Advancing environmental statistics through online collaborative groups
Conference
Category: The International Environmetrics Society (TIES)
Abstract
Title: Mixed Bayesian compressed regression for multivariate models for large correlated geospatial data-sets
Abstract: Modeling complex high-dimensional geostatistical data presents many computational challenges, which has led to substantive algorithmic developments, beyond the possible need for high-performance computing. Even with these developments, the challenges for model fitting and inference handling multivariate inference, especially within a Bayesian statistical framework, are still substantial. Here, we offer an extension of the efficient new sampling algorithm developed by Moran and Weller (2022), named as Fast Increased Fidelity Approximate Gaussian Process (FIFA-GP), to multivariate spatial data observed at fixed locations of a region. This algorithm takes advantage of $\mathcal{H}$-matrices approximation of the matrices comprising the GP posterior covariance, and allows to move from a cubic complexity to a near linear complexity. We demonstrate the scalability of the proposed approach using synthetic data as well as existing geospatial ecological data.
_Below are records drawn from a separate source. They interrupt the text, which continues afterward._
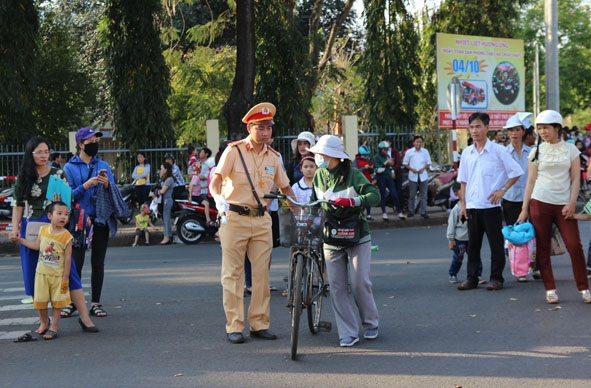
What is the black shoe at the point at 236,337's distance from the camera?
7.95m

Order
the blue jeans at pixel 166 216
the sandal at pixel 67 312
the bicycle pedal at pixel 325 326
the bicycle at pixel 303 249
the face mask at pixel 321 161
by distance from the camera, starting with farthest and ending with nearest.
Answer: the blue jeans at pixel 166 216
the sandal at pixel 67 312
the bicycle pedal at pixel 325 326
the face mask at pixel 321 161
the bicycle at pixel 303 249

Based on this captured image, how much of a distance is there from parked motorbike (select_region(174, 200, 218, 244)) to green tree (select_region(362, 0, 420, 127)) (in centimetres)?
1019

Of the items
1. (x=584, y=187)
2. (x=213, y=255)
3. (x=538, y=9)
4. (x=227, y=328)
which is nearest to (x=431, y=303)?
(x=227, y=328)

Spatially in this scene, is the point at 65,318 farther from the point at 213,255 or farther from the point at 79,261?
the point at 213,255

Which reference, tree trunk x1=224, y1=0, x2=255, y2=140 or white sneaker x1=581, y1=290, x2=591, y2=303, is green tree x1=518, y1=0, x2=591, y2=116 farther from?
white sneaker x1=581, y1=290, x2=591, y2=303

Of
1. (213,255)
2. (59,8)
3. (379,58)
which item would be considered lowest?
(213,255)

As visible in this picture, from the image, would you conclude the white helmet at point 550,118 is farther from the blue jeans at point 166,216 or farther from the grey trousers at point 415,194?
the grey trousers at point 415,194

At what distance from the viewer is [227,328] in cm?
804

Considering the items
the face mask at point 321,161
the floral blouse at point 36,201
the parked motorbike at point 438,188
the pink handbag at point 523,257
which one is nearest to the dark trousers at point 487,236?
the pink handbag at point 523,257

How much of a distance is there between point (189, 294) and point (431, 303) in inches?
115

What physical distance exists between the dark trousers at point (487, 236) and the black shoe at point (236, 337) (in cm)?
355

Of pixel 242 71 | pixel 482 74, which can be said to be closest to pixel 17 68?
pixel 242 71

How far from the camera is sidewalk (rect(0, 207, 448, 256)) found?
1880 centimetres

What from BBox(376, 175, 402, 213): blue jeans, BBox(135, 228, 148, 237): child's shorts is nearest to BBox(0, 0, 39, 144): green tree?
BBox(135, 228, 148, 237): child's shorts
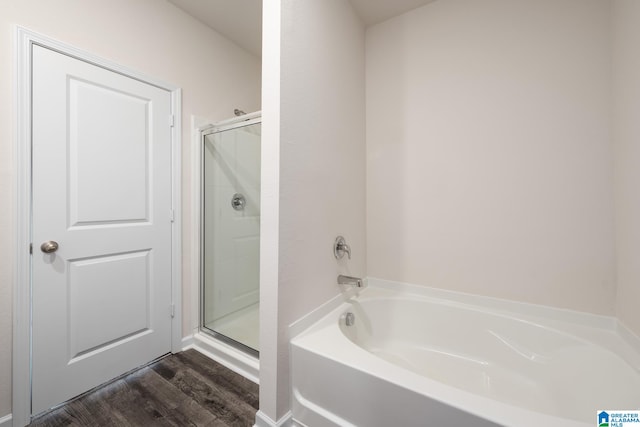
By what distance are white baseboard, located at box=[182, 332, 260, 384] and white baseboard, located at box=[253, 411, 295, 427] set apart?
364 millimetres

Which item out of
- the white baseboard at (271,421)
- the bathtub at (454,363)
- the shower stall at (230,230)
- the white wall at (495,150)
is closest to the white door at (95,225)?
the shower stall at (230,230)

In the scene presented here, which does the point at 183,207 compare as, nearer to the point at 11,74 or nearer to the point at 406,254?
the point at 11,74

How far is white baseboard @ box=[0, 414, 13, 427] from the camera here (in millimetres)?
1157

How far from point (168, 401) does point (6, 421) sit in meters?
0.68

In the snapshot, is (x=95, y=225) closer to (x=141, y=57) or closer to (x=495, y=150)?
(x=141, y=57)

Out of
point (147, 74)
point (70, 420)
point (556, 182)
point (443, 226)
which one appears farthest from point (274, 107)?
point (70, 420)

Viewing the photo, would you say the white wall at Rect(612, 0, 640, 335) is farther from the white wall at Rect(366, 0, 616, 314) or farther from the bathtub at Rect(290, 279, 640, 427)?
the bathtub at Rect(290, 279, 640, 427)

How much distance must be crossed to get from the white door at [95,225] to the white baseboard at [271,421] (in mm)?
1006

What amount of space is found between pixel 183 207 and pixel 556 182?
2401 millimetres

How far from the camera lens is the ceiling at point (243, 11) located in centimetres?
170

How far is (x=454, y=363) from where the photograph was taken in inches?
58.2

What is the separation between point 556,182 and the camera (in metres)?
1.35

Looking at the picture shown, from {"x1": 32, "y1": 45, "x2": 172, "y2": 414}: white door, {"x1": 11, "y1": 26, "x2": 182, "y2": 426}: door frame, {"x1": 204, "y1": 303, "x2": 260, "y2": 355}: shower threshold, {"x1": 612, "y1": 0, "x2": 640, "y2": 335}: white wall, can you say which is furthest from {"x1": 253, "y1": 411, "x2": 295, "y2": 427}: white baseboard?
{"x1": 612, "y1": 0, "x2": 640, "y2": 335}: white wall

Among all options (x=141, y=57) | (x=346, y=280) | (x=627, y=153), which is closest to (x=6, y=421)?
(x=346, y=280)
Title: A novel Bayesian framework for source apportionment of particle number size distribution
Abstract: The increase in health risk due to particle pollution exposure is a constant concern for society. Particulate Matter (PM) is a combination of different components from multiple sources. The identification of those sources is of vital importance to generate effective air pollution-health policies and regulations. In this work, we present a flexible statistical approach to apportion air pollution particles into their sources. While factor analysis, and particularly Positive Matrix Factorization (PMF), might be the usual approach to this problem, we propose a novel Bayesian modelling framework to overcome the limitations that these traditional models have. Indeed, we modelled source contribution with a Dirichlet process, which allowed us to estimate the number of components that contribute to the particle concentration rather than fixing it. This allowed us to identify latent sources without needing to specify their number a priori. Furthermore, we extended the DP framework by allowing dependence from meteorological variables like wind speed and wind direction, while also smoothing the process using a flexible Gaussian kernel. We applied our method for Particle Number Size Distribution (PNSD) data time series gathered near London Gatwick Airport (UK) in 2019. The results exhibited the effectiveness of our proposed approach to identify the expected sources as well as new ones not previously identified by other methodologies.
Title: Explainable AI, Uncertainty, and Environmental Modeling
Abstract: Statisticians, grounded as they are in the core problems of uncertainty quantification and inference, have had historic issues with machine learning and deep neural network models due to their limited access to the same. In this talk, we will review the key findings of these explorations, including both results for explainability of model-input importance, and coverage and performance of uncertainty quantified model outputs, both in the context of environmental modeling problems.